Sa relation avec son père était celle d'une grande amitié. Du fait de la position sociale de ce dernier, elle passait plus de temps avec lui qu'avec sa mère dès son plus jeune âge. Cependant, l'amour que sa mère lui portait n'en était pas moins fort. Anxin pensait que, malgré une enfance solitaire, elle n'avait pas dévié du droit chemin en devenant adulte grâce à l'attention et au soutien constants de ses parents.

Dans cette vie, elle a la chance de recevoir à nouveau une autre forme de soins ; le Ciel ne l'a pas mal traitée.

« Ne t'inquiète pas, maman, je vais bien. » An Xin inventa une excuse. Pour une personne aussi douée pour le raisonnement qu'elle, il était incroyablement facile de fabriquer un mensonge impeccable.

Xu Ruolan, soulagée, a tiré An Xin par la main en disant : « Mangeons vite, la nourriture va refroidir. »

An Xin pinça les lèvres en regardant le maigre chou bouilli et la bouillie claire posés sur la table. Si elle sortait imprudemment l'argent de la récompense, ses parents l'interrogeraient sans fin. Après tout, plusieurs centaines de taels d'argent représentaient une somme considérable pour une famille pauvre. Elle devait trouver une solution…

Xu Ruolan fourra la seule membrane blanche dans la main d'An Xin, tandis qu'An Youwei et Xu Ruolan se contentèrent de boire le reste du bouillon. An Xin tint la membrane blanche et resta longtemps silencieux avant d'y goûter.

Le masque blanc avait un goût affreux

; il était dur et rêche, comme du son sous la dent. Mais pour An Youwei, désormais, le masque blanc était un luxe.

An Xin n'avait absolument pas faim. Elle avala la membrane blanche à grandes gorgées, prit une gorgée de soupe, puis s'exclama joyeusement : « Je suis tellement rassasiée ! Je vais aller me promener ! »

Xu Ruolan dit gentiment : « Il se fait tard, ne vous éloignez pas trop, laissez la rosée vous tenir compagnie. »

An Xin hocha la tête, puis se retourna et sortit.

Les affaires n'étaient pas le point fort d'An Xin, mais si elle ne faisait pas d'affaires, comment l'argent aurait-il pu légitimement se retrouver entre les mains d'An Youwei ?
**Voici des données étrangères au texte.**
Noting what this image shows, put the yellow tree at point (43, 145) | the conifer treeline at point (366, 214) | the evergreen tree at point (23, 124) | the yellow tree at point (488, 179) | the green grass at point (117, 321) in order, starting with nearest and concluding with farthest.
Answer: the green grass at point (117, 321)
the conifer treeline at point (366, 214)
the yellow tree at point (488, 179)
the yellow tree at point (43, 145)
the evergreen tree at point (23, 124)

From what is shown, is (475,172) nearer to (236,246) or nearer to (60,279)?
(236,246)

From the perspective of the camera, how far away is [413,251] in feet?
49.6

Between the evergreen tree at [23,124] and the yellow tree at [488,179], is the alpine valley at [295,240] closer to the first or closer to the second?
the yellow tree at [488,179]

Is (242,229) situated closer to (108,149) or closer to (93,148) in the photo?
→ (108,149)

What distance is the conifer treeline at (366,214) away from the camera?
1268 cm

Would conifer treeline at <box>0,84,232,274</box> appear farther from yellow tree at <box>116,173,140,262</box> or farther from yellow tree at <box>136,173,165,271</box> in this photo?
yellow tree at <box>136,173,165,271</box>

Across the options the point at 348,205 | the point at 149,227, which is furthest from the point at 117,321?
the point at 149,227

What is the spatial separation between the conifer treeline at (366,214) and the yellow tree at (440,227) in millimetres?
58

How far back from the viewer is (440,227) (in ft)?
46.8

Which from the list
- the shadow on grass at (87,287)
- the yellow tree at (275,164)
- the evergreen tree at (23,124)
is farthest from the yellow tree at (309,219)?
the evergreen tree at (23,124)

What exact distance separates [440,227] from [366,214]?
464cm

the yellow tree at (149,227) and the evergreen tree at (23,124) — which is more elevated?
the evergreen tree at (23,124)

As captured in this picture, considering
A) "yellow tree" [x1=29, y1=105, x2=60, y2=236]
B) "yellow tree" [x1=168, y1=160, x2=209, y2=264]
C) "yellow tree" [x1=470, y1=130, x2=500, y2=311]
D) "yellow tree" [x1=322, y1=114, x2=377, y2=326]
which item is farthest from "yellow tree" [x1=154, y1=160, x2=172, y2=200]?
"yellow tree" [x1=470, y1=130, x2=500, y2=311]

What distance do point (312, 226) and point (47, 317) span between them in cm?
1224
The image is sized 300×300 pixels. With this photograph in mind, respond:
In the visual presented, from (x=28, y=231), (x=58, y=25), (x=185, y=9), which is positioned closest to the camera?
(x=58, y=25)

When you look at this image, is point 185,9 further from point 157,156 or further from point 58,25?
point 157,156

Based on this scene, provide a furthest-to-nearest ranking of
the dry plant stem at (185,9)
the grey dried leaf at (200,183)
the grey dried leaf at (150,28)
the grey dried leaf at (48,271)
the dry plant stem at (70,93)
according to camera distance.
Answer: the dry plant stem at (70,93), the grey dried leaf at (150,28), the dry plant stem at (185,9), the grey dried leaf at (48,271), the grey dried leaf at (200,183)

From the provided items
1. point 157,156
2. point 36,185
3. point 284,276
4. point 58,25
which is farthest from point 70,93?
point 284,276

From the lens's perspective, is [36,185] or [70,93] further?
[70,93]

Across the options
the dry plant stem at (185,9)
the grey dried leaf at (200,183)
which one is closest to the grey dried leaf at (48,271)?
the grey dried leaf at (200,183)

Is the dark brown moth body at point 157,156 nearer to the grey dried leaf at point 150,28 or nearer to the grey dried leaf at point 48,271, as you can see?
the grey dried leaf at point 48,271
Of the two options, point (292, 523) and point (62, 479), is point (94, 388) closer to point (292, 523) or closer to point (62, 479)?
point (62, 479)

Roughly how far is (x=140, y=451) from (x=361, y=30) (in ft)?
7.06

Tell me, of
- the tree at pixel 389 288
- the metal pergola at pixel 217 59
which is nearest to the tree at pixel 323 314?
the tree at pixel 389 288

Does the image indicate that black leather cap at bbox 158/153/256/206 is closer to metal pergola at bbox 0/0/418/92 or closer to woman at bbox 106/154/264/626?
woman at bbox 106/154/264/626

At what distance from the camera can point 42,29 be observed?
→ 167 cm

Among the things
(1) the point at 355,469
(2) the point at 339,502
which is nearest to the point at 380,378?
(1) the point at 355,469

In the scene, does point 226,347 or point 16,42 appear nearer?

Après avoir flâné dehors, An Xin retourna directement dans sa chambre et s'allongea sur le lit dur, incapable de trouver le sommeil. Lu Zhu s'approcha sur la pointe des pieds et la recouvrit d'une couverture, si bien qu'An Xin n'eut d'autre choix que de fermer les yeux et de faire semblant de dormir. Aussitôt les yeux fermés, elle s'endormit.

Cette nuit-là, An Xin rêva de ses parents, les yeux remplis de larmes. Lorsqu'elle rouvrit les yeux, c'était déjà le lendemain matin. An Xin se tapota le visage, se leva, avala son petit-déjeuner en vitesse et sortit en un éclair.

Aujourd'hui, c'est jour de marché dans le comté de Yi'an, et le marché est en pleine effervescence, avec beaucoup plus de monde que d'habitude.

Jinqiao et Anxin avaient installé une petite boutique dans un coin, où elles exposaient leurs créations artisanales. Ces objets, minuscules, réalistes et absolument adorables, étaient faits main. On y trouvait aussi de très jolis peignes et épingles à cheveux en bois.